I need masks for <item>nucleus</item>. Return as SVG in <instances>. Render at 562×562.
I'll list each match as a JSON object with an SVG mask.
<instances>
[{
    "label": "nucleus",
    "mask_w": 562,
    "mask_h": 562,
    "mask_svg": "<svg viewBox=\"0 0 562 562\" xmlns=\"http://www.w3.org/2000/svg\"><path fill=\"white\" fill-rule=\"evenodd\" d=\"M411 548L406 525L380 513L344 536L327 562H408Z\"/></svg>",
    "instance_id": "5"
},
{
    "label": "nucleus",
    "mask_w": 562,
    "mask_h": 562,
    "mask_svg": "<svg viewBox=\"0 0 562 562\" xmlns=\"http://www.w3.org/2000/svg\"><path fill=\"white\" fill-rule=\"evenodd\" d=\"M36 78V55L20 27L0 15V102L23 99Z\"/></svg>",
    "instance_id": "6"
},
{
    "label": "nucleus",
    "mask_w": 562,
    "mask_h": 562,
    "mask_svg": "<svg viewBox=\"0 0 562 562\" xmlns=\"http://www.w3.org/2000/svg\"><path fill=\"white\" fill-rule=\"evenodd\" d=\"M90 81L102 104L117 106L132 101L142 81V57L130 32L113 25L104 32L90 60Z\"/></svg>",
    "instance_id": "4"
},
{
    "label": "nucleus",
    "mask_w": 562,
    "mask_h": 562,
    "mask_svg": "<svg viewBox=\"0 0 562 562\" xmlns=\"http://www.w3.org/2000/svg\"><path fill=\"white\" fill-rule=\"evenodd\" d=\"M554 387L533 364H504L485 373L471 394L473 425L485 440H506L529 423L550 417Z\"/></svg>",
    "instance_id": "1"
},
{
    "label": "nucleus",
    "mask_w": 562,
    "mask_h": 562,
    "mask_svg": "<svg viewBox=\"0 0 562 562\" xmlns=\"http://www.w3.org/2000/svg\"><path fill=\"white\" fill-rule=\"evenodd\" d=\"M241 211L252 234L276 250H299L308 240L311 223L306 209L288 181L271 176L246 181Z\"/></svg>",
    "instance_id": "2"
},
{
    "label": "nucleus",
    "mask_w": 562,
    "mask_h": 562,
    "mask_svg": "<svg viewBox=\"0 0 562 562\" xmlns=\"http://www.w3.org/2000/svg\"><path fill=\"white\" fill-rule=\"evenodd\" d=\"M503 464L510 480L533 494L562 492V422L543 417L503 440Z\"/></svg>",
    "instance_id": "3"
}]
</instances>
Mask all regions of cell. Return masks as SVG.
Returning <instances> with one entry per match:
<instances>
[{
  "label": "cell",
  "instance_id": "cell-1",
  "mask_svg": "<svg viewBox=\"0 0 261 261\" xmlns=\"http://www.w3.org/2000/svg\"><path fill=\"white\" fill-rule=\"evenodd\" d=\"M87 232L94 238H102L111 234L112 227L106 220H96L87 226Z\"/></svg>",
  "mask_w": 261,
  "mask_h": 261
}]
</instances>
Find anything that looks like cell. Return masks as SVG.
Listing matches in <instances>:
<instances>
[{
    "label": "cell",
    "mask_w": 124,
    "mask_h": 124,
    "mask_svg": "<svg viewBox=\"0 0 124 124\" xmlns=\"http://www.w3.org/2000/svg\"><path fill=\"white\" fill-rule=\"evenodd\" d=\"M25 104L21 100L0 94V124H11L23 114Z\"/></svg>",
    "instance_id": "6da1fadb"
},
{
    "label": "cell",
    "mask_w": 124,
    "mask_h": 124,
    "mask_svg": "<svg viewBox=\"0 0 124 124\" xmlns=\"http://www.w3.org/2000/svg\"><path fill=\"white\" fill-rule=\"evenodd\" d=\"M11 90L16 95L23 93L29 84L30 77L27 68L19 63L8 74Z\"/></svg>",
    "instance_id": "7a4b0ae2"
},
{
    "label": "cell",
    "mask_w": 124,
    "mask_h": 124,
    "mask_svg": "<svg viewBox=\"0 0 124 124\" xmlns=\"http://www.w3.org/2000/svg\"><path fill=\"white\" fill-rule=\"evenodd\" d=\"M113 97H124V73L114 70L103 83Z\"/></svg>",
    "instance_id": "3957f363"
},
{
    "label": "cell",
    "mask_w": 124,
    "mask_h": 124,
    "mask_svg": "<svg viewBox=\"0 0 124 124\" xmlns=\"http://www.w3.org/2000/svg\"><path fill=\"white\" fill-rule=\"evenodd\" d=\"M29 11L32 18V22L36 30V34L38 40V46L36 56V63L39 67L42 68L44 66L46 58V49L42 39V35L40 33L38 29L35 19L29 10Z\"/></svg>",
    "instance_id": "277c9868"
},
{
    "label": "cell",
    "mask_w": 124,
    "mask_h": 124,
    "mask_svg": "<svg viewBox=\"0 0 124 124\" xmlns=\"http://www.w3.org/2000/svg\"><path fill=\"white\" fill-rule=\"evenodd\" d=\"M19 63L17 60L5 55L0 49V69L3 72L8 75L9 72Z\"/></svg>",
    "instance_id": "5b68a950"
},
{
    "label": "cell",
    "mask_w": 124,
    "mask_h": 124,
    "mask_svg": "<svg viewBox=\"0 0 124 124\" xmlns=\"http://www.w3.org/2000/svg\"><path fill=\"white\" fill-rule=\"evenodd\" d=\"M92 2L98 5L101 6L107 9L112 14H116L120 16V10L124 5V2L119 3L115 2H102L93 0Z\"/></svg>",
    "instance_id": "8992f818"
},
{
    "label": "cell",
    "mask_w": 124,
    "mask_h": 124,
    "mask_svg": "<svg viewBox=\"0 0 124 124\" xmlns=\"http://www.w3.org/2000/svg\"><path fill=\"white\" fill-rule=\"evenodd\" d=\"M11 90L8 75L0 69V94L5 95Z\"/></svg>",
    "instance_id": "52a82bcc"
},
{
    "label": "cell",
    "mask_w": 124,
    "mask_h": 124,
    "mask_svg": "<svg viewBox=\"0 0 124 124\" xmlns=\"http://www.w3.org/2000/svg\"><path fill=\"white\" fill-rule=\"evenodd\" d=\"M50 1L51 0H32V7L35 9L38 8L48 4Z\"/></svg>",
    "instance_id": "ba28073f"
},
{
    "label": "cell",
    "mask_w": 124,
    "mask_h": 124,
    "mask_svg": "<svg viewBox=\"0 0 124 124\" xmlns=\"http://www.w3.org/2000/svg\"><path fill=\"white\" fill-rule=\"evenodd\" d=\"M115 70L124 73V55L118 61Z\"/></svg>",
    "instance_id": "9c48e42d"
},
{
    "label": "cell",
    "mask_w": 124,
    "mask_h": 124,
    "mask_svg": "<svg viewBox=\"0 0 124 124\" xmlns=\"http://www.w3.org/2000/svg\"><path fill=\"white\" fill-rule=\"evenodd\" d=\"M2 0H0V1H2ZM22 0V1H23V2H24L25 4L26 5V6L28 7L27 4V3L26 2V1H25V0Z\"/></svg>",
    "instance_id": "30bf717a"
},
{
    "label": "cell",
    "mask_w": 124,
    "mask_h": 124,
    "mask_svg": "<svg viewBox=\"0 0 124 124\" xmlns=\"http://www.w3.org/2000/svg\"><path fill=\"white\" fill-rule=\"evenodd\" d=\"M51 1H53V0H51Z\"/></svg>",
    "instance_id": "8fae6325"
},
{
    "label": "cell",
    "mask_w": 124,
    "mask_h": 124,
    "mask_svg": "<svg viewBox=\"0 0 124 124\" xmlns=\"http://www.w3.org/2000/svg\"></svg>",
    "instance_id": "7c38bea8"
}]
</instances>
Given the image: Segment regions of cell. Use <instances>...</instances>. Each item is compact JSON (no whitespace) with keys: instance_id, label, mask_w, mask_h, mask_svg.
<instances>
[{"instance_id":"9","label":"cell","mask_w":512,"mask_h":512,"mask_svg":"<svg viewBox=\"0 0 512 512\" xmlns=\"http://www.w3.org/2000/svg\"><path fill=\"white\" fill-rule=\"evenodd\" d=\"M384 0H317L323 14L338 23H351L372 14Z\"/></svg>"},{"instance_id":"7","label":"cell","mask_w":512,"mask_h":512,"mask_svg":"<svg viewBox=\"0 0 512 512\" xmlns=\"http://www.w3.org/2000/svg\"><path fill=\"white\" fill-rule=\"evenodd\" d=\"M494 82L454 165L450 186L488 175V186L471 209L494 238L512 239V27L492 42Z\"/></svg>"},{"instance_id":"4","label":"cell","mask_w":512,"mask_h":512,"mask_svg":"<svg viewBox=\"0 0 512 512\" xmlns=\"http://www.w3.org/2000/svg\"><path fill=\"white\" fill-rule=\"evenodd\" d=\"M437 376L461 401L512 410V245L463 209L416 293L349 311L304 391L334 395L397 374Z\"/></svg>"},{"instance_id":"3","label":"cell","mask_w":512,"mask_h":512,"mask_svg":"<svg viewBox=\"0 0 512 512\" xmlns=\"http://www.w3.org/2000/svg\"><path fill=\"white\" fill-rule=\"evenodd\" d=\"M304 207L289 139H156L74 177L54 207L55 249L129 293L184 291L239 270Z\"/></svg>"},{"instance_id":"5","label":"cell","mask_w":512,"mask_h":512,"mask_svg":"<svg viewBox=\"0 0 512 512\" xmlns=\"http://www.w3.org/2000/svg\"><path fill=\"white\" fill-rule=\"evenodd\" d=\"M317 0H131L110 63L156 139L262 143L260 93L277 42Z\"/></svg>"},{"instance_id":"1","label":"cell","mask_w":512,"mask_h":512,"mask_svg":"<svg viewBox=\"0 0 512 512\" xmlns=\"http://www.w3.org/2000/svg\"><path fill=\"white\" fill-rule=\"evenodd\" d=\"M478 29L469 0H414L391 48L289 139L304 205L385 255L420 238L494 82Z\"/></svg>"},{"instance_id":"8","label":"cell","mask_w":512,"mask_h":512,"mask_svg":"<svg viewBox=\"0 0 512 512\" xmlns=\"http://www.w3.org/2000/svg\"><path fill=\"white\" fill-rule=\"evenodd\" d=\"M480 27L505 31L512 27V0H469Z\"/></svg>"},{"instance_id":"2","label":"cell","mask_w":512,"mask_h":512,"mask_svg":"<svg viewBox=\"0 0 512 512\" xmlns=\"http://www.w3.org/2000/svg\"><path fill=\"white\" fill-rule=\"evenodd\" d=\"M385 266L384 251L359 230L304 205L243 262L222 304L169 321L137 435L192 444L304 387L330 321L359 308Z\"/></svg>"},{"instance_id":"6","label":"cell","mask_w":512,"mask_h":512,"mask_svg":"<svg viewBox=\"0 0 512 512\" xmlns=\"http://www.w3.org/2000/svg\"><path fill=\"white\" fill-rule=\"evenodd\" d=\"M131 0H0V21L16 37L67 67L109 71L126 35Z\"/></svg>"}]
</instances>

-------

Reproduce everything from the first line down to the line containing "548L406 525L380 513L344", swapping "nucleus" for "nucleolus" and keeping everything else unchanged. Give only those lines.

I need masks for <item>nucleolus</item>. Return as SVG in <instances>. Render at 562×562.
I'll list each match as a JSON object with an SVG mask.
<instances>
[{
    "label": "nucleolus",
    "mask_w": 562,
    "mask_h": 562,
    "mask_svg": "<svg viewBox=\"0 0 562 562\" xmlns=\"http://www.w3.org/2000/svg\"><path fill=\"white\" fill-rule=\"evenodd\" d=\"M411 548L406 525L380 513L344 536L327 562H408Z\"/></svg>",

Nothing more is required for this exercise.